Pagina:Alighieri, Dante – La Divina Commedia, 1933 – BEIC 1730903.djvu/382

376 la divina commedia

     Qui vince la memoria mia lo ’ngegno;
ché ’n quella croce lampeggiava Cristo
105sí, ch’io non so trovare esemplo degno:
     ma chi prende sua croce e segue Cristo,
ancor mi scuserá di quel ch’io lasso,
108vedendo in quell’albor balenar Cristo.

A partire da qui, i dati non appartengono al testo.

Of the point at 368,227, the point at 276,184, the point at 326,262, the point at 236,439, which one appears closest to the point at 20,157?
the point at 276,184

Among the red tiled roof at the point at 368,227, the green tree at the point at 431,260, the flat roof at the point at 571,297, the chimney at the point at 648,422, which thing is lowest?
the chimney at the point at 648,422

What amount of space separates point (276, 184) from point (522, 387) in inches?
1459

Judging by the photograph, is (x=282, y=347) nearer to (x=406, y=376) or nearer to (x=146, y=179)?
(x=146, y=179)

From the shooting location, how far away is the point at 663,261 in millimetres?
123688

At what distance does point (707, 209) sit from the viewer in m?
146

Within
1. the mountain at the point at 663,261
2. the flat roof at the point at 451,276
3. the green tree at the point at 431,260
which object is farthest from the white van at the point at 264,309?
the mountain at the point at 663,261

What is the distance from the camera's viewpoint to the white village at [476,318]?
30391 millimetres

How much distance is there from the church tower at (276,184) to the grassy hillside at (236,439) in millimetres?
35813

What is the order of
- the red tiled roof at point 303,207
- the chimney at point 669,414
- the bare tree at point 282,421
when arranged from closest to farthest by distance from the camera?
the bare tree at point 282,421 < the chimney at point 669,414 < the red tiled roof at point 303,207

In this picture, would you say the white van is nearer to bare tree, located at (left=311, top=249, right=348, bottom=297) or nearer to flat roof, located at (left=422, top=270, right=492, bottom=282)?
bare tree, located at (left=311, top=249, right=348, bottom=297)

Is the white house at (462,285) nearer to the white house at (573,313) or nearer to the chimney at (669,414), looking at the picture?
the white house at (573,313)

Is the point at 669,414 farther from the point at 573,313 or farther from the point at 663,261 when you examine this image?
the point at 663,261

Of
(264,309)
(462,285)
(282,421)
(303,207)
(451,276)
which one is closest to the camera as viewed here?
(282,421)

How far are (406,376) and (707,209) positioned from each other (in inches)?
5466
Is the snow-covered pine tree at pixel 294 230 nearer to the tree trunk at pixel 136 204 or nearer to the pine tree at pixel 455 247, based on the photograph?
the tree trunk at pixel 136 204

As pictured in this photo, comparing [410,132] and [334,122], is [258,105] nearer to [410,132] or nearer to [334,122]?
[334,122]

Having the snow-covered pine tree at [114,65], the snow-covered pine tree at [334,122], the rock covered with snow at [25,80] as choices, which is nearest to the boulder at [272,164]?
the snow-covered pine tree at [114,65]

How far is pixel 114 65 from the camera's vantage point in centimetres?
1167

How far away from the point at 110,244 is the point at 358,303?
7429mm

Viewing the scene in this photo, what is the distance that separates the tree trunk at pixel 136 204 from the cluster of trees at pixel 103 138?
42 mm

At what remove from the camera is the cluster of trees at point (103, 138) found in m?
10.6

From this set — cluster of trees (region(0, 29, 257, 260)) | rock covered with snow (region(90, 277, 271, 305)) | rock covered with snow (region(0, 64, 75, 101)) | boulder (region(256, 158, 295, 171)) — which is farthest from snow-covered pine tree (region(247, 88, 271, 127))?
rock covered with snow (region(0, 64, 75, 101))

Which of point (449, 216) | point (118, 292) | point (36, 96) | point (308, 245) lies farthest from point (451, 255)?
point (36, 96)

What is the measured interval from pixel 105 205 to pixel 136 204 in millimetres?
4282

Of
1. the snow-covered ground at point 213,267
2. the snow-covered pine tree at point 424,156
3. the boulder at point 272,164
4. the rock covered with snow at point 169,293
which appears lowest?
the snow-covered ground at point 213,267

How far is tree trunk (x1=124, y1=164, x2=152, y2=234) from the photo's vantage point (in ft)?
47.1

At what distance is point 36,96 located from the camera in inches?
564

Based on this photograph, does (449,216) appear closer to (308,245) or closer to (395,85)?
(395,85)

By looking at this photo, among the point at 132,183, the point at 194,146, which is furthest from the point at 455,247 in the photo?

     Di corno in corno e tra la cima e ’l basso
si movíen lumi, scintillando forte
111nel congiugnersi insieme e nel trapasso:
     cosí si veggion qui diritte e tòrte,
veloci e tarde, rinnovando vista,
114le minuzie de’ corpi, lunghe e corte,
     moversi per lo raggio onde si lista
talvolta l’ombra che, per sua difesa,
117la gente con ingegno e arte acquista.
     E come giga e arpa, in tempra tesa
di molte corde, fa dolce tintinno
120a tal, da cui la nota non è intesa,
     cosí da’ lumi che lí m’apparinno
s’accogliea per la croce una melode
123che mi rapiva, senza intender l’inno.
     Ben m’accors’io ch’elli era d’alte lode,
però ch’a me venía ‘ Resurgi ’ e ‘ Vinci ’

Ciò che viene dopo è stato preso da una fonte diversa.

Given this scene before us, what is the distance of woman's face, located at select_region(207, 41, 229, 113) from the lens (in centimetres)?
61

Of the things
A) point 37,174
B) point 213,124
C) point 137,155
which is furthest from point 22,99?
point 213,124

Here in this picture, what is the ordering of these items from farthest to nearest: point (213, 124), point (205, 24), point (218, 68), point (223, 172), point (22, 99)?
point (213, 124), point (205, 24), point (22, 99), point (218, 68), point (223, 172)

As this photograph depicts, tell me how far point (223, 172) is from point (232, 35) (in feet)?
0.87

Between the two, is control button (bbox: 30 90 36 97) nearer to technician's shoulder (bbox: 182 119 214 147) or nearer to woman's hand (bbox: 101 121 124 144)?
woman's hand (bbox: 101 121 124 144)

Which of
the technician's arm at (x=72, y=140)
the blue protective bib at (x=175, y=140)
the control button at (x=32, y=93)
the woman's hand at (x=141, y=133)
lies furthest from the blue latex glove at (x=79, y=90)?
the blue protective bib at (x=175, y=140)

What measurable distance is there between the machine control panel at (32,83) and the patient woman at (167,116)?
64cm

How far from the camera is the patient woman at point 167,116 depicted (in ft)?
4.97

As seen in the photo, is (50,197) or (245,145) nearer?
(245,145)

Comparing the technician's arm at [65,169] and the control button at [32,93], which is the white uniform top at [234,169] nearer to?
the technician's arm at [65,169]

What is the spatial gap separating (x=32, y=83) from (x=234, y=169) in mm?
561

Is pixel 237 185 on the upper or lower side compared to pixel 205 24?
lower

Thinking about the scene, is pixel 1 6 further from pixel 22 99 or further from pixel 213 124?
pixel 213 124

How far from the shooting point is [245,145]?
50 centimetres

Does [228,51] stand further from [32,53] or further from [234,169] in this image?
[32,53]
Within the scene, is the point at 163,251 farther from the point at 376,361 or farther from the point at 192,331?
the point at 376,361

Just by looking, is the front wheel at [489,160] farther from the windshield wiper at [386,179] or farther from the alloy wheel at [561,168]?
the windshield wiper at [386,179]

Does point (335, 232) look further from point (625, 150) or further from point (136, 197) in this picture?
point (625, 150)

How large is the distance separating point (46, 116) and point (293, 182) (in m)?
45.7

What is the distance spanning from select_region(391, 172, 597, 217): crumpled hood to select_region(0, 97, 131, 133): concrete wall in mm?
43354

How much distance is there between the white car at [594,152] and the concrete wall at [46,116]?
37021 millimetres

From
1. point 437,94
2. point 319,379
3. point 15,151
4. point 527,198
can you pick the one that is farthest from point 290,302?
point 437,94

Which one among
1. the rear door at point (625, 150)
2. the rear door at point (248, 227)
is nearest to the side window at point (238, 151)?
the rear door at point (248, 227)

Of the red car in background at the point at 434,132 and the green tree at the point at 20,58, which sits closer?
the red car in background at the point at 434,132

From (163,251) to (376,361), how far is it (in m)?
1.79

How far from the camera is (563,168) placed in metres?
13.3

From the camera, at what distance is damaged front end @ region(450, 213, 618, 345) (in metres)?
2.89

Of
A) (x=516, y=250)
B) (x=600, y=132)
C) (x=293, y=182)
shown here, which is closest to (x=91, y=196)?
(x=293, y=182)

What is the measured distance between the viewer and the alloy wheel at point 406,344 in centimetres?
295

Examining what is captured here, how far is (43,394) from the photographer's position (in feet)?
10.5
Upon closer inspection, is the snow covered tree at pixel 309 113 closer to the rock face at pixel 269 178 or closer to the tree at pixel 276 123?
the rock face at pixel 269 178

126come a colui che non intende e ode.
     Io m’innamorava tanto quinci,
che ’nfino a lí non fu alcuna cosa
129che mi legasse con sí dolci vinci.
     Forse la mia parola par troppo osa,
posponendo il piacer de li occhi belli,
132ne’ quai mirando mio disio ha posa;
     ma chi s’avvede che i vivi suggelli
d’ogni bellezza piú fanno piú suso,
135e ch’io non m’era lí rivolto a quelli,
     escusar puommi di quel ch’io m’accuso
per escusarmi, e vedermi dir vero;
138ché ’l piacer santo non è qui dischiuso,
     perché si fa, montando, piú sincero.